In order to disentangle the effects of genes and environment, behavioral geneticists perform adoption and twin studies. Behavioral geneticists do not generally use the term "nurture" in order to explain that portion of the variance for a given trait (such as IQ or the Big Five personality traits) that can be attributed to environmental effects. Instead, two different types of environmental effects are distinguished: shared family factors (i.e., those shared by siblings, making them more similar) and nonshared factors (i.e., those that uniquely affect individuals, making siblings different). In order to express the portion of the variance that is due to the "nature" component, behavioral geneticists generally refer to the heritability of a trait.
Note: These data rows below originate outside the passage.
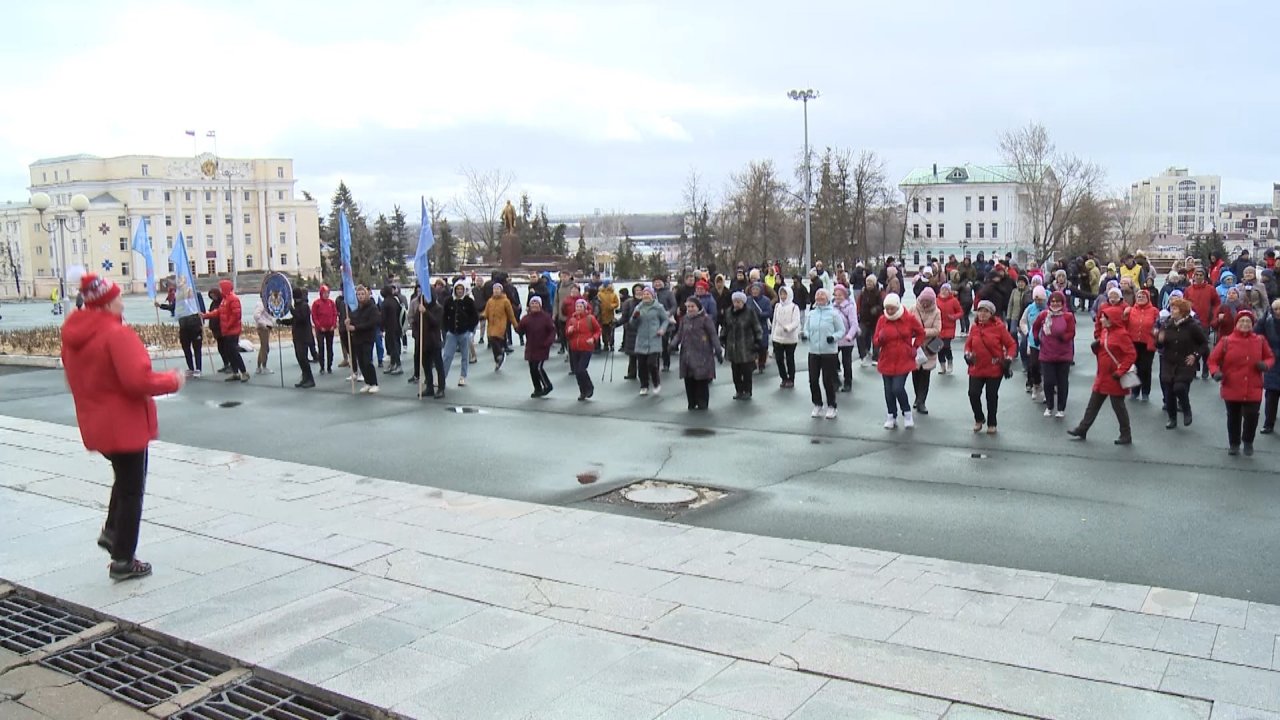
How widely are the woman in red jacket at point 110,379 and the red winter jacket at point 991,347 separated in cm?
876

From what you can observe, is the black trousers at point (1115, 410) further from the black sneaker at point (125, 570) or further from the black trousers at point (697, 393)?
the black sneaker at point (125, 570)

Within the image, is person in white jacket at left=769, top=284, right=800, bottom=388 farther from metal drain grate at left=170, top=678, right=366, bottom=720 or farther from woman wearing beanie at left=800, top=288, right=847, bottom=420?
metal drain grate at left=170, top=678, right=366, bottom=720

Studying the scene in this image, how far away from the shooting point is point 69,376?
6820 mm

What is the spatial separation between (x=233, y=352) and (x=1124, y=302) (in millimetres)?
14713

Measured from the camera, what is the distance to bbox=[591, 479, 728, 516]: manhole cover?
932 centimetres

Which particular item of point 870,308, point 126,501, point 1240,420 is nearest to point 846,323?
point 870,308

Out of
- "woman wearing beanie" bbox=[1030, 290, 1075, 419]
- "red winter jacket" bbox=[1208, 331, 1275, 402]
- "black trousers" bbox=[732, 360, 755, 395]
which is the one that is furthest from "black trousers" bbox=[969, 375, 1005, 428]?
"black trousers" bbox=[732, 360, 755, 395]

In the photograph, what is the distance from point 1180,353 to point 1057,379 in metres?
1.42

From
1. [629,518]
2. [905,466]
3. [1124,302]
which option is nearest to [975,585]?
[629,518]

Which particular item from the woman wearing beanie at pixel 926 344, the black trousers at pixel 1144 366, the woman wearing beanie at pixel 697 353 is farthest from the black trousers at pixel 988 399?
the woman wearing beanie at pixel 697 353

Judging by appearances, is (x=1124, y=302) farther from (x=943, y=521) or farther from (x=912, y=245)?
(x=912, y=245)

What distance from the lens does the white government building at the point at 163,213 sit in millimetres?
124812

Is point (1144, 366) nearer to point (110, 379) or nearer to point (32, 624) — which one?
point (110, 379)

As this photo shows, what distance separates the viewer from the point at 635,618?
20.6 ft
With regard to the Big Five personality traits as well as adult IQ in the general U.S. population, the portion of the overall variance that can be attributed to shared family effects is often negligible. On the other hand, most traits are thought to be at least partially heritable. In this context, the "nature" component of the variance is generally thought to be more important than that ascribed to the influence of family upbringing.
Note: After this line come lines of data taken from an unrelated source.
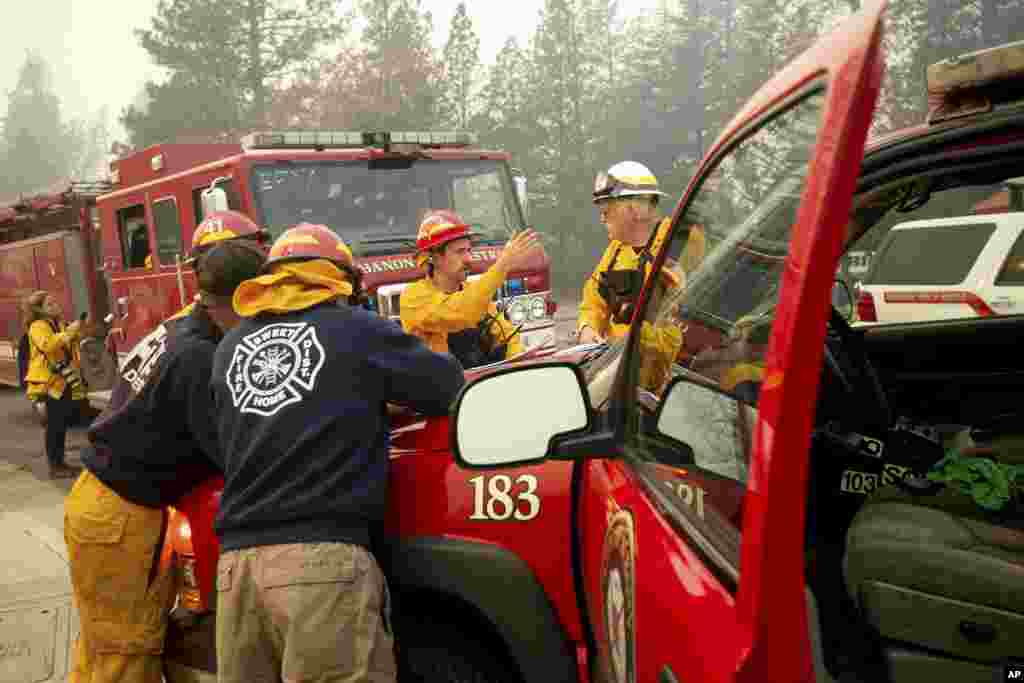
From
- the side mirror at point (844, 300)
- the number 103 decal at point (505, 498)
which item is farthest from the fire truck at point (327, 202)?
the number 103 decal at point (505, 498)

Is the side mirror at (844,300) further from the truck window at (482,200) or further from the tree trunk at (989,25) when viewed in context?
the truck window at (482,200)

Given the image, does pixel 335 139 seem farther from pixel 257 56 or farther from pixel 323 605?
pixel 257 56

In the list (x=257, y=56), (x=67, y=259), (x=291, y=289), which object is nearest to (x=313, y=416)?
(x=291, y=289)

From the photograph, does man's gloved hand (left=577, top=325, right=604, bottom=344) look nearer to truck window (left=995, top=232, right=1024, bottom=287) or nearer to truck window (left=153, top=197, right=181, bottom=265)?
truck window (left=995, top=232, right=1024, bottom=287)

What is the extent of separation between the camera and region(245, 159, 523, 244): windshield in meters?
7.24

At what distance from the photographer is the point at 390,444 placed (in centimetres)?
249

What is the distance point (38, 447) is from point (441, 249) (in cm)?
756

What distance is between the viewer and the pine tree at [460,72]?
32312 millimetres

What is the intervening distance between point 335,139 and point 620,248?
412cm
In her Pulitzer Prize-nominated book The Nurture Assumption, author Judith Harris argues that "nurture," as traditionally defined in terms of family upbringing does not effectively explain the variance for most traits (such as adult IQ and the Big Five personality traits) in the general population of the United States. On the contrary, Harris suggests that either peer groups or random environmental factors (i.e., those that are independent of family upbringing) are more important than family environmental effects
Although "nurture" has historically been referred to as the care given to children by the parents, with the mother playing a role of particular importance, this term is now regarded by some as any environmental (not genetic) factor in the contemporary nature versus nurture debate. Thus the definition of "nurture" has been expanded in order to include the influences on development arising from prenatal, parental, extended family and peer experiences, extending to influences such as media, marketing and socio-economic status. Indeed, a substantial source of environmental input to human nature may arise from stochastic variations in prenatal development.
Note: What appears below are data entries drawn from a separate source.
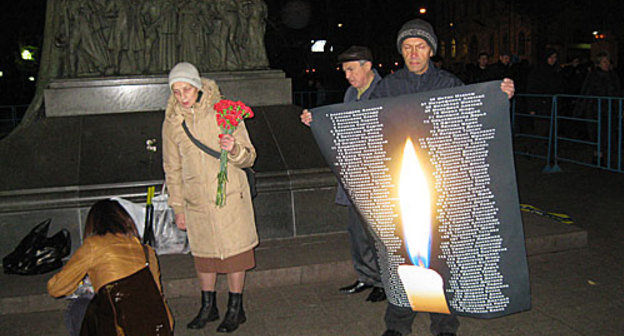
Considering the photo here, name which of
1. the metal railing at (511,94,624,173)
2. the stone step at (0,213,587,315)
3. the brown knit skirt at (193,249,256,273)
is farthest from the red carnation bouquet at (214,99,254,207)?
A: the metal railing at (511,94,624,173)

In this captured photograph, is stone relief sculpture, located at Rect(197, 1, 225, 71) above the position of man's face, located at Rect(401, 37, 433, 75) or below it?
above

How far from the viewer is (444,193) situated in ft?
11.9

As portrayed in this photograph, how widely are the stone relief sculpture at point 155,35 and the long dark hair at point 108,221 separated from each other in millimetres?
5125

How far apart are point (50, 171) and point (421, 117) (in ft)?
14.1

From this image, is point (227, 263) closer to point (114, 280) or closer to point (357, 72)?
point (114, 280)

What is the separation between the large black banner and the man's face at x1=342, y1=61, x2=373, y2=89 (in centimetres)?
116

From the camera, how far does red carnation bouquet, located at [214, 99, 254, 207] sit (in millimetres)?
4242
While there are many examples of single-gene-locus traits, current thinking in biology discredits the notion that genes alone can determine most complex traits. At the molecular level, DNA interacts with signals from other genes and from the environment. At the level of individuals, particular genes influence the development of a trait in the context of a particular environment. Thus, measurements of the degree to which a trait is influenced by genes versus environment will depend on the particular environment and genes examined. In many cases, it has been found that genes may have a substantial contribution, including psychological traits such as intelligence and personality. Yet, these traits may be largely influenced by environment in other circumstances, such as environmental deprivation.
A researcher seeking to quantify the influence of genes or environment on a trait needs to be able to separate the effects of one factor away from that of another. This kind of research often begins with attempts to calculate the heritability of a trait. Heritability quantifies the extent to which variation among individuals in a trait is due to variation in the genes those individuals carry. In animals where breeding and environments can be controlled experimentally, heritability can be determined relatively easily. Such experiments would be unethical for human research. This problem can be overcome by finding existing populations of humans that reflect the experimental setting the researcher wishes to create.
One way to determine the contribution of genes and environment to a trait is to study twins. In one kind of study, identical twins reared apart are compared to randomly selected pairs of people. The twins share identical genes, but different family environments. In another kind of twin study, identical twins reared together (who share family environment and genes) are compared to fraternal twins reared together (who also share family environment but only share half their genes). Another condition that permits the disassociation of genes and environment is adoption. In one kind of adoption study, biological siblings reared together (who share the same family environment and half their genes) are compared to adoptive siblings (who share their family environment but none of their genes).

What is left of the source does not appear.